● QUOTED TEXT:
--*--

We’ve had multiple complaints from customers trying to place bulk orders. When they attempt to order more than 140 units, the quantity either reverts to 140 or they get a Shopify-branded error. It took us a few hours to even figure out why this was happening.
Apparently, Shopify quietly rolled out a new feature called “Add-to-cart limit” — buried at the bottom of the cart section in settings — and automatically turned it on without informing store owners.
This is affecting even our custom products, which are clearly marked to continue selling when out of stock.
Because customers can’t enter the quantity they want — especially when ordering above 140 units to take advantage of our tiered bulk discounts — they never make it to checkout. That means they’re not captured in the abandoned checkout flow, and we lose the sale entirely with no way to follow up.
Thankfully, some of our loyal customers reached out asking what was going on, which is how we discovered this issue. Not a great mess to wake up to today.
We’ve contacted Shopify customer support multiple times, and no one could give us a clear explanation. There was zero communication or heads-up about this feature being released, and even worse — after we turned it off and hit save, it just keeps turning itself back on.
To make matters worse, the feature is full of bugs. We’ve toggled it off, saved the settings, and watched it automatically re-enable itself. When I explained this to customer support, their suggestion was: “Just raise the limit.”
Raise it to what?? Why would I ever want to limit how much a customer can buy?
As an e-commerce seller with over 20 years of experience, I can confidently say I’ve never once thought, “Hmm, I’m making too many sales — maybe I should set a limit on how many I get.”

--*--

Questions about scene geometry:
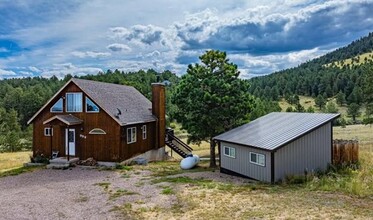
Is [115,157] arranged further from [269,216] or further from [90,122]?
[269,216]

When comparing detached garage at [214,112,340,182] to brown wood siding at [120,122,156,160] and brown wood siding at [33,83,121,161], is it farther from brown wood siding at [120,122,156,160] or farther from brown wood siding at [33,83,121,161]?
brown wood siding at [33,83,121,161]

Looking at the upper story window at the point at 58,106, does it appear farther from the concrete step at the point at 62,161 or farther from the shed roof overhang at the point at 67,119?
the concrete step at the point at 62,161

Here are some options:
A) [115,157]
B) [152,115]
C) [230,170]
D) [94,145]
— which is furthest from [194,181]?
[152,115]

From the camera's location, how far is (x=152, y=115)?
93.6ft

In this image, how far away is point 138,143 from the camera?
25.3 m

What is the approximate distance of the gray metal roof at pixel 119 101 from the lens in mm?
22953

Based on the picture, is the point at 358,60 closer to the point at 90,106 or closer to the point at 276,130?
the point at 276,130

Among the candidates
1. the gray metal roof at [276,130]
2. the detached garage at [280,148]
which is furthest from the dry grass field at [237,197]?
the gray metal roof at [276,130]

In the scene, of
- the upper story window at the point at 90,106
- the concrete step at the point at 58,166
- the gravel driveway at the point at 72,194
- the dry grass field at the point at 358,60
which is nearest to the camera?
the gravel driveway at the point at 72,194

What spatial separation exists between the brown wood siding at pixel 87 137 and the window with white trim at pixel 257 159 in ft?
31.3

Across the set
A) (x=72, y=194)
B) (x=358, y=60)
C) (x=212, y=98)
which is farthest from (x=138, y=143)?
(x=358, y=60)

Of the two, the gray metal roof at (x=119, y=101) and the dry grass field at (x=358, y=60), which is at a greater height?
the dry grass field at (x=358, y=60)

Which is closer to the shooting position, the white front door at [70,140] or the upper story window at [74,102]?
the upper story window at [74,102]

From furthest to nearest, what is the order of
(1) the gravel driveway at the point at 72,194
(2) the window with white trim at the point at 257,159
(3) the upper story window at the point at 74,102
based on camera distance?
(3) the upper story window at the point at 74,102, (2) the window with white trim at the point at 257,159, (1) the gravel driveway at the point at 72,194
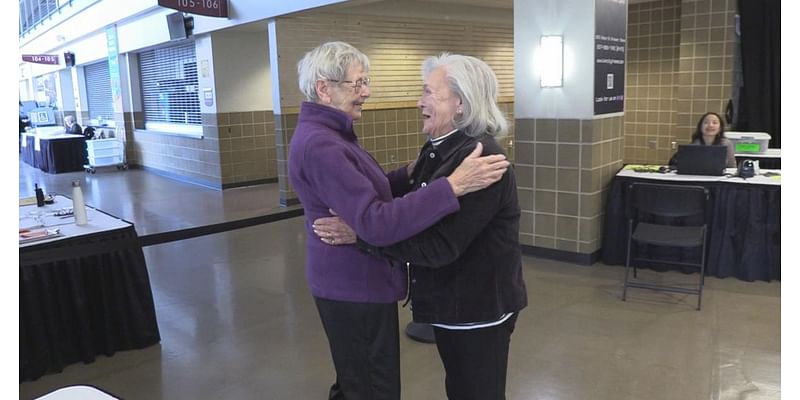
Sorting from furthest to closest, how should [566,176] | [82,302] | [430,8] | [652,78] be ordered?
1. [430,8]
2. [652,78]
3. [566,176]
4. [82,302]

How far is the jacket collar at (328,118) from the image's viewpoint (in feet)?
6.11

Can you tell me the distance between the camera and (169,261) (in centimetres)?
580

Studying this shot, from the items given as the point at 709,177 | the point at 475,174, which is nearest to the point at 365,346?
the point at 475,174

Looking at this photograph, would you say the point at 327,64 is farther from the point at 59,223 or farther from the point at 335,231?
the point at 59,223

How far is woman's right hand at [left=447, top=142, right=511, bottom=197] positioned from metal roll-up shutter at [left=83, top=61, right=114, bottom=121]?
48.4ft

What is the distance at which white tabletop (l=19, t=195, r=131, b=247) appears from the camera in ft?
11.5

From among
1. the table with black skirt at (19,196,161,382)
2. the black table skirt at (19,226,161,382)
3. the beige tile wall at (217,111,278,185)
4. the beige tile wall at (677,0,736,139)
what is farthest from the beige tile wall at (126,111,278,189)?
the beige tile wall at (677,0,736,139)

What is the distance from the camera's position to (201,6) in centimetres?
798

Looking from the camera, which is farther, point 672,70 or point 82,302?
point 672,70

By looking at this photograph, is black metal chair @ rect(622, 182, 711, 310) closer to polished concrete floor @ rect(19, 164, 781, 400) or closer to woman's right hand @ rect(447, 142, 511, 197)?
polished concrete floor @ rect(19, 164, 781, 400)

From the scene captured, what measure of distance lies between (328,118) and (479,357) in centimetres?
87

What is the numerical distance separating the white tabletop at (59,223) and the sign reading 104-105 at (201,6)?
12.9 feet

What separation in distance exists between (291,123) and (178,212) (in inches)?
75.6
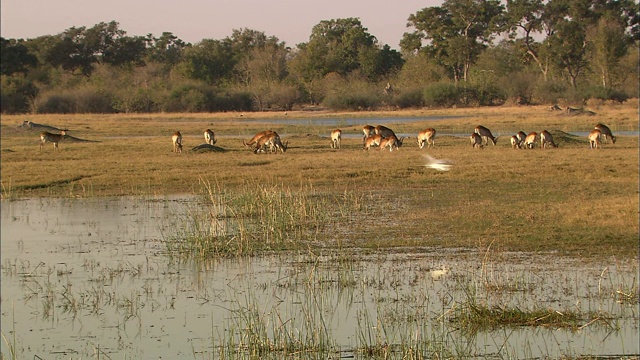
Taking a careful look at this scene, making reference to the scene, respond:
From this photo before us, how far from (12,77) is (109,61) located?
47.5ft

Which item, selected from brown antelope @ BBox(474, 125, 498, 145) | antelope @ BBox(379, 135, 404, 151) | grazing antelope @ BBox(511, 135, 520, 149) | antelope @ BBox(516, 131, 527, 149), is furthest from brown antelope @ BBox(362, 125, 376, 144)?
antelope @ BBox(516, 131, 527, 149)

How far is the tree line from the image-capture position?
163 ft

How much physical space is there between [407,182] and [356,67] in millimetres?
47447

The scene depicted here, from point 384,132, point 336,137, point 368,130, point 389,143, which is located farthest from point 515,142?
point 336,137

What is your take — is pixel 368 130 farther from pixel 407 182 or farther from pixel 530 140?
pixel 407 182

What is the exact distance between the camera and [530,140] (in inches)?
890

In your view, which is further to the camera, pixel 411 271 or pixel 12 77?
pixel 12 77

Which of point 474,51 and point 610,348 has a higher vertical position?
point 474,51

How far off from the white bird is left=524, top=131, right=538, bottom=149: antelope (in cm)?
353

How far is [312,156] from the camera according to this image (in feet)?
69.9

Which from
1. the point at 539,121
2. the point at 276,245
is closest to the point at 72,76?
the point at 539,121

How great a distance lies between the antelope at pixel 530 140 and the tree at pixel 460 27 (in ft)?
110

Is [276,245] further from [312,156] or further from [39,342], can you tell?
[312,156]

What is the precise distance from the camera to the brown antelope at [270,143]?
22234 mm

--*--

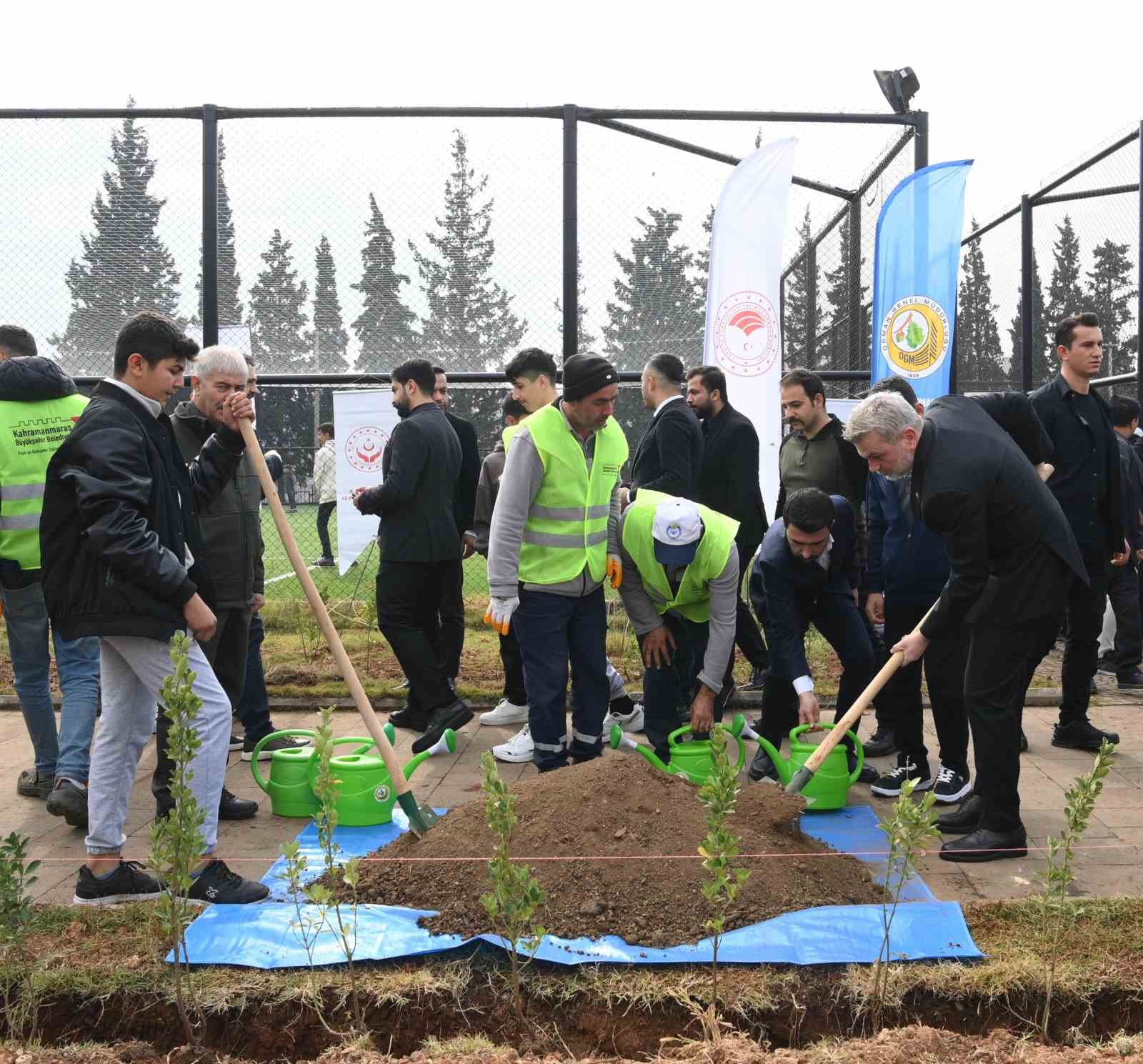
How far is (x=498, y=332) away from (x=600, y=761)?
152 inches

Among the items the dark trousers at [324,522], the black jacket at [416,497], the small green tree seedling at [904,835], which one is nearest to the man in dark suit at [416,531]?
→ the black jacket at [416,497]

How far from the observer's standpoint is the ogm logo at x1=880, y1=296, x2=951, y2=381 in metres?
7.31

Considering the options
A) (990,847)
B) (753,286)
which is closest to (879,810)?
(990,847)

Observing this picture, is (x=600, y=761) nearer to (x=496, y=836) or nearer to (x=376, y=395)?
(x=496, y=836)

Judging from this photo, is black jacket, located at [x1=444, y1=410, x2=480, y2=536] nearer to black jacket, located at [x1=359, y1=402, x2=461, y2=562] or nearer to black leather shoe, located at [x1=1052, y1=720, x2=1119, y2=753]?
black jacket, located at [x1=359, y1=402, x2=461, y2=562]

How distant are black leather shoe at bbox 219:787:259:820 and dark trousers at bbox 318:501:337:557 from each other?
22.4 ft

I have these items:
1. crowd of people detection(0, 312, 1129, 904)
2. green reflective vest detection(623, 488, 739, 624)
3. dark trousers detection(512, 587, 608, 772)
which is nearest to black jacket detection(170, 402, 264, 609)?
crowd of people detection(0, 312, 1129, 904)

--*--

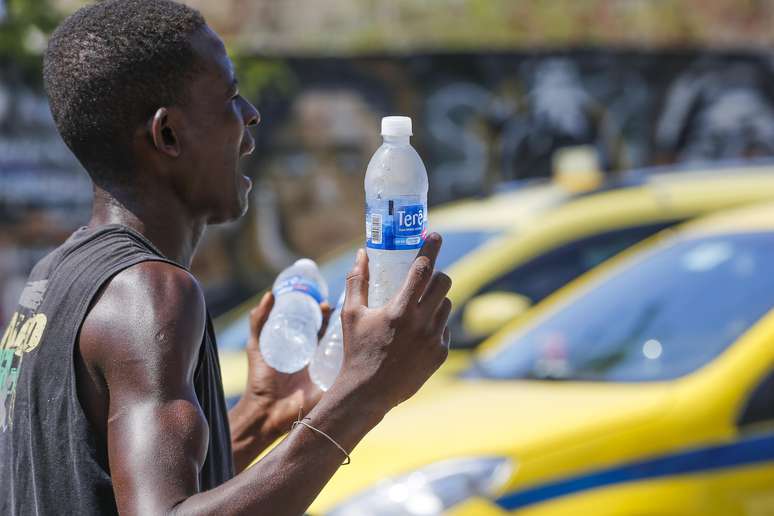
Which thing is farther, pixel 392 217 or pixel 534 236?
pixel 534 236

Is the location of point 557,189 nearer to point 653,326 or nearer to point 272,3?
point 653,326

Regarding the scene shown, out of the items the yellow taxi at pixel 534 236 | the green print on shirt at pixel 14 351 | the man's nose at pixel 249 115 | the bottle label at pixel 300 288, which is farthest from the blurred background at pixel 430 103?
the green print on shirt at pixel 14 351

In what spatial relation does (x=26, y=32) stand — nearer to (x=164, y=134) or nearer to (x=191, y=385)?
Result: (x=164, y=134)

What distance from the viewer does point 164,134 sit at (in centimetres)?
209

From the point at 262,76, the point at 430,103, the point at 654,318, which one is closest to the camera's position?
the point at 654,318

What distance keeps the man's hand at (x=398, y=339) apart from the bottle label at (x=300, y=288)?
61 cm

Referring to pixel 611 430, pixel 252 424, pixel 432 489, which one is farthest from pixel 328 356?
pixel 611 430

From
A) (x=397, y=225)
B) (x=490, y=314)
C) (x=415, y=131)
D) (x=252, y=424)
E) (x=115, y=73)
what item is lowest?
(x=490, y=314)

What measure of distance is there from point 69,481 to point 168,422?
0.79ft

--*--

● INSTRUCTIONS TO FOLLOW: Summarize the complaint about Shopify's add-to-cart limit in two sentences. Work from the complaint alone, without drawing on the items.

● SOLUTION FOR THIS TASK: Customers could not order more than 140 units because Shopify quietly introduced an "Add-to-cart limit" setting and turned it on without informing store owners, so those buyers never reached checkout and the sales were lost with no way to follow up. Customer support gave no clear explanation, the setting kept re-enabling itself after being turned off, and the only suggestion offered was to raise the limit.